___ Data records ___

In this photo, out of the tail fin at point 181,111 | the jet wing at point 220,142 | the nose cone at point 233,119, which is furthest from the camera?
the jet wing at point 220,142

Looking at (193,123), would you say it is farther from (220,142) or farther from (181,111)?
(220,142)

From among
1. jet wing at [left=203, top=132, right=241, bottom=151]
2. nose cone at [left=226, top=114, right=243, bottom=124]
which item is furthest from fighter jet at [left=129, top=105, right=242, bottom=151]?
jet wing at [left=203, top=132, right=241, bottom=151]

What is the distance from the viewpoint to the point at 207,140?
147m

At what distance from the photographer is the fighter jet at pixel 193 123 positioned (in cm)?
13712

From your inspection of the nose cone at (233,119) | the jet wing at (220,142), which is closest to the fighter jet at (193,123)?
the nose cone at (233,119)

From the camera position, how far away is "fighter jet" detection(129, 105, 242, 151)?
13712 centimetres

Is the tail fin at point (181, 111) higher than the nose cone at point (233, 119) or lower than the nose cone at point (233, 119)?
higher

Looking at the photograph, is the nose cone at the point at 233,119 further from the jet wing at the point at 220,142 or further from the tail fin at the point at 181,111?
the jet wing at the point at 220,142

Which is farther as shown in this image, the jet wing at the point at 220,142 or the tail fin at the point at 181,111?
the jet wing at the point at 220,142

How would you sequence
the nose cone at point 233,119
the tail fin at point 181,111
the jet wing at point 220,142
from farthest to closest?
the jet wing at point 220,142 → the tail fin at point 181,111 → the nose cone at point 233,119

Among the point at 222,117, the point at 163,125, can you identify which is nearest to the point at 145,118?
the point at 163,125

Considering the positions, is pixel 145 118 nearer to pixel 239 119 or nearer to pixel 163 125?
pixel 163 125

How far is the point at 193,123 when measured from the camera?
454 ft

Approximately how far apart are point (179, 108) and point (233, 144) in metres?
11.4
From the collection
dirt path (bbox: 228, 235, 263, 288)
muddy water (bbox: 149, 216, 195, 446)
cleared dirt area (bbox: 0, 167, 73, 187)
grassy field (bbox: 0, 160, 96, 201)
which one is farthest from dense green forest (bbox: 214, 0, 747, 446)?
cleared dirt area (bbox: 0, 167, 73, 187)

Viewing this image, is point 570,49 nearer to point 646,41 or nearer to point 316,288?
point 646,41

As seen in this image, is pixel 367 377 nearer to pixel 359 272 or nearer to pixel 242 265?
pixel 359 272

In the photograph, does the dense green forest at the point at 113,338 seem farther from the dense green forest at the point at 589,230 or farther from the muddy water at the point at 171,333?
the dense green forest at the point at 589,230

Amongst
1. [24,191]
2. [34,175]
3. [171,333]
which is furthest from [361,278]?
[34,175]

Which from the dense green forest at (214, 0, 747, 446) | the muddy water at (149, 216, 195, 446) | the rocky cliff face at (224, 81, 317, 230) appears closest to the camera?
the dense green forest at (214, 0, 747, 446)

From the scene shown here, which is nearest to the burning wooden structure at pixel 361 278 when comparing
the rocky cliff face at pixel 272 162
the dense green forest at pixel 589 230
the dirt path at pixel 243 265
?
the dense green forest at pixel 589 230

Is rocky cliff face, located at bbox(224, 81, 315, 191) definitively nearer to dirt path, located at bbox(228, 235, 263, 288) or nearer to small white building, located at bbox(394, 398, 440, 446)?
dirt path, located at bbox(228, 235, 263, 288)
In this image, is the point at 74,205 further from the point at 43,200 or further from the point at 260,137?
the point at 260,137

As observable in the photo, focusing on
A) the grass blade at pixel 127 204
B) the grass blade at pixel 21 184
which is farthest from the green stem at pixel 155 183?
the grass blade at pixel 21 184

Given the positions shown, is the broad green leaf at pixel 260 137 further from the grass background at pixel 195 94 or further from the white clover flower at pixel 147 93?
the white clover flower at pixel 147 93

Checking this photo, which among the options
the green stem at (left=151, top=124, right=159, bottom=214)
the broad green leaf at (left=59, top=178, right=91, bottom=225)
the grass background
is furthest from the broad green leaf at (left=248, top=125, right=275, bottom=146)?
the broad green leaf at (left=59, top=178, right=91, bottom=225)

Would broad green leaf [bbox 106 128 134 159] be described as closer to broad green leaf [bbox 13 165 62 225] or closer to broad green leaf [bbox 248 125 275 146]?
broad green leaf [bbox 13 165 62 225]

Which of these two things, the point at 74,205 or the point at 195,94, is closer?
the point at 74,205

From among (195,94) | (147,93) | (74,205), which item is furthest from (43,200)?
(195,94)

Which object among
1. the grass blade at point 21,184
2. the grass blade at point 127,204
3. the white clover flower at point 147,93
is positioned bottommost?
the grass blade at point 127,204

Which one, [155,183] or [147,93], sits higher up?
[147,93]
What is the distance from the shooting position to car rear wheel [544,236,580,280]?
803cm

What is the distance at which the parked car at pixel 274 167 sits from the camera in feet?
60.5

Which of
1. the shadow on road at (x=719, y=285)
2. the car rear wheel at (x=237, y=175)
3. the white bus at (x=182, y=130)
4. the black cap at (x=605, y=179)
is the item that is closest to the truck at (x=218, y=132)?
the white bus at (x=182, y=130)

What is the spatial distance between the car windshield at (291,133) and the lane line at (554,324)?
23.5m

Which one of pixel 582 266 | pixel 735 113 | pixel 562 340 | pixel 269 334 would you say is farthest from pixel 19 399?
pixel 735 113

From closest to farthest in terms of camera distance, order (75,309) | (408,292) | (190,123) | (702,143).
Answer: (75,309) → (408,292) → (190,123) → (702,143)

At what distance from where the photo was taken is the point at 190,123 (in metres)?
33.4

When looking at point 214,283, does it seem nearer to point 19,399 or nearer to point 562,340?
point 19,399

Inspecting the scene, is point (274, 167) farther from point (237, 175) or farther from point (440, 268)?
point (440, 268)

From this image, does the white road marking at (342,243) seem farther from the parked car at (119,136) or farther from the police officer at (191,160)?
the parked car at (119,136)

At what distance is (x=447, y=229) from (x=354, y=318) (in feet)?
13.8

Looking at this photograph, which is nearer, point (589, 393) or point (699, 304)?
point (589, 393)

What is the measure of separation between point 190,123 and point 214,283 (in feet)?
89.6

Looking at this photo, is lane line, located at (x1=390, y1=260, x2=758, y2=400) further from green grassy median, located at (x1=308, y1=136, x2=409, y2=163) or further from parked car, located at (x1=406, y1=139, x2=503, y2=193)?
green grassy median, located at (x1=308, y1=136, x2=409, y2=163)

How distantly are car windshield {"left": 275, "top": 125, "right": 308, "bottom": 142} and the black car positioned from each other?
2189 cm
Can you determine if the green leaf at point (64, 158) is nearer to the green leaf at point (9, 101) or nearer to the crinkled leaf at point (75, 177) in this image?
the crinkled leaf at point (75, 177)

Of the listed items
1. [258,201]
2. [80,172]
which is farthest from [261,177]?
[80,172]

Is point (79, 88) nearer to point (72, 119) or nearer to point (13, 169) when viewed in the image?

___

» Work to be completed
Repeat back the data above, exact to the last character.

» Exercise result
In this photo, out of the tail fin at point 181,111 | the jet wing at point 220,142 | the nose cone at point 233,119, which is furthest from the camera?
the jet wing at point 220,142

Looking at (193,123), would you say it is farther from (220,142) or farther from (181,111)?
(220,142)

From among
1. jet wing at [left=203, top=132, right=241, bottom=151]
2. nose cone at [left=226, top=114, right=243, bottom=124]
which item is furthest from fighter jet at [left=129, top=105, right=242, bottom=151]?
jet wing at [left=203, top=132, right=241, bottom=151]

What is the distance from the viewpoint to the point at 207,140?
147m

At what distance from the photographer is the fighter jet at pixel 193 123 positioned (in cm)?
13712

From your inspection of the nose cone at (233,119) | the jet wing at (220,142), which is closest to the fighter jet at (193,123)?
the nose cone at (233,119)

From the camera position, how far away is "fighter jet" detection(129, 105, 242, 151)?
13712 centimetres

Is the tail fin at point (181, 111) higher than the nose cone at point (233, 119) or lower than the nose cone at point (233, 119)?
higher

Looking at the photograph, is the nose cone at the point at 233,119 further from the jet wing at the point at 220,142 or further from the tail fin at the point at 181,111?
the jet wing at the point at 220,142

Which is farther as shown in this image, the jet wing at the point at 220,142 or the tail fin at the point at 181,111?
the jet wing at the point at 220,142

How would you sequence
the nose cone at point 233,119
the tail fin at point 181,111
the jet wing at point 220,142
from farthest to closest?
the jet wing at point 220,142 → the tail fin at point 181,111 → the nose cone at point 233,119

Among the point at 222,117, the point at 163,125, can you identify which is nearest to the point at 145,118?
the point at 163,125

Considering the positions, is pixel 145 118 nearer to pixel 239 119 or nearer to pixel 163 125?
pixel 163 125

How far is the point at 193,123 when measured from the camera?
454 ft

Approximately how far apart are point (179, 108) and point (233, 144) in metres?
11.4
From the collection
dirt path (bbox: 228, 235, 263, 288)
muddy water (bbox: 149, 216, 195, 446)
cleared dirt area (bbox: 0, 167, 73, 187)
grassy field (bbox: 0, 160, 96, 201)
which one is farthest from dense green forest (bbox: 214, 0, 747, 446)?
cleared dirt area (bbox: 0, 167, 73, 187)

Viewing this image, is point 570,49 nearer to point 646,41 or nearer to point 316,288?
point 646,41

As seen in this image, is pixel 367 377 nearer to pixel 359 272 or nearer to pixel 242 265?
pixel 359 272

In the photograph, does the dense green forest at the point at 113,338 seem farther from the dense green forest at the point at 589,230 or farther from the muddy water at the point at 171,333?
the dense green forest at the point at 589,230

Amongst
1. [24,191]
2. [34,175]
3. [171,333]
which is furthest from [361,278]?
[34,175]

Which from the dense green forest at (214, 0, 747, 446) | the muddy water at (149, 216, 195, 446) | the rocky cliff face at (224, 81, 317, 230) appears closest to the camera?
the dense green forest at (214, 0, 747, 446)

From the scene shown here, which is nearest to the burning wooden structure at pixel 361 278 when comparing
the rocky cliff face at pixel 272 162
the dense green forest at pixel 589 230
the dirt path at pixel 243 265
?
the dense green forest at pixel 589 230

Is rocky cliff face, located at bbox(224, 81, 315, 191) definitively nearer to dirt path, located at bbox(228, 235, 263, 288) or nearer to small white building, located at bbox(394, 398, 440, 446)?
dirt path, located at bbox(228, 235, 263, 288)
In this image, is the point at 74,205 further from the point at 43,200 or further from the point at 260,137?
the point at 260,137

As observable in the photo, focusing on
A) the grass blade at pixel 127 204
B) the grass blade at pixel 21 184
which is farthest from the green stem at pixel 155 183?
the grass blade at pixel 21 184

Given the positions shown, is the broad green leaf at pixel 260 137 further from the grass background at pixel 195 94 or further from the white clover flower at pixel 147 93?
the white clover flower at pixel 147 93

Checking this photo, which among the options
the green stem at (left=151, top=124, right=159, bottom=214)
the broad green leaf at (left=59, top=178, right=91, bottom=225)
the grass background
is furthest from the broad green leaf at (left=248, top=125, right=275, bottom=146)?
the broad green leaf at (left=59, top=178, right=91, bottom=225)

Would broad green leaf [bbox 106 128 134 159] be described as closer to broad green leaf [bbox 13 165 62 225] or closer to broad green leaf [bbox 248 125 275 146]?
broad green leaf [bbox 13 165 62 225]

Which of these two things, the point at 74,205 or the point at 195,94, is closer?
the point at 74,205

From among (195,94) | (147,93) | (74,205), which item is furthest from (43,200)?
(195,94)

Which object among
1. the grass blade at point 21,184
2. the grass blade at point 127,204
3. the white clover flower at point 147,93
is positioned bottommost?
the grass blade at point 127,204

Which one, [155,183] or [147,93], sits higher up?
[147,93]
What is the distance from the shooting position to car rear wheel [544,236,580,280]?
803cm

What is the distance at which the parked car at pixel 274 167 sits from the camera in feet?
60.5

Which of
1. the shadow on road at (x=719, y=285)
2. the car rear wheel at (x=237, y=175)
3. the white bus at (x=182, y=130)
4. the black cap at (x=605, y=179)
is the item that is closest to the truck at (x=218, y=132)?
the white bus at (x=182, y=130)

What is the spatial distance between the car windshield at (291,133) and the lane line at (554,324)?
23.5m

Which one of pixel 582 266 | pixel 735 113 | pixel 562 340 | pixel 269 334 would you say is farthest from pixel 19 399?
pixel 735 113

From closest to farthest in terms of camera distance, order (75,309) | (408,292) | (190,123) | (702,143).
Answer: (75,309) → (408,292) → (190,123) → (702,143)

At what distance from where the photo was taken is the point at 190,123 (in metres)?
33.4

When looking at point 214,283, does it seem nearer to point 19,399 or nearer to point 562,340?
point 19,399

Inspecting the scene, is point (274, 167) farther from point (237, 175) or farther from point (440, 268)?
point (440, 268)

From this image, does the white road marking at (342,243) seem farther from the parked car at (119,136) or farther from the police officer at (191,160)?
the parked car at (119,136)

At what distance is (x=447, y=229) from (x=354, y=318) (in feet)?
13.8

Looking at this photograph, which is nearer, point (589, 393) or point (699, 304)?
point (589, 393)

What is the measure of separation between point 190,123 and point 214,283 (in feet)?
89.6

Looking at this photo, is lane line, located at (x1=390, y1=260, x2=758, y2=400) further from green grassy median, located at (x1=308, y1=136, x2=409, y2=163) or further from parked car, located at (x1=406, y1=139, x2=503, y2=193)?
green grassy median, located at (x1=308, y1=136, x2=409, y2=163)

How distantly are car windshield {"left": 275, "top": 125, "right": 308, "bottom": 142} and the black car positioned from each other?
2189 cm
Can you determine if the green leaf at point (64, 158) is nearer to the green leaf at point (9, 101) or nearer to the crinkled leaf at point (75, 177) in this image?
the crinkled leaf at point (75, 177)

Of the listed items
1. [258,201]
2. [80,172]
which is farthest from [261,177]?
[80,172]

Is point (79, 88) nearer to point (72, 119) or nearer to point (13, 169) when viewed in the image?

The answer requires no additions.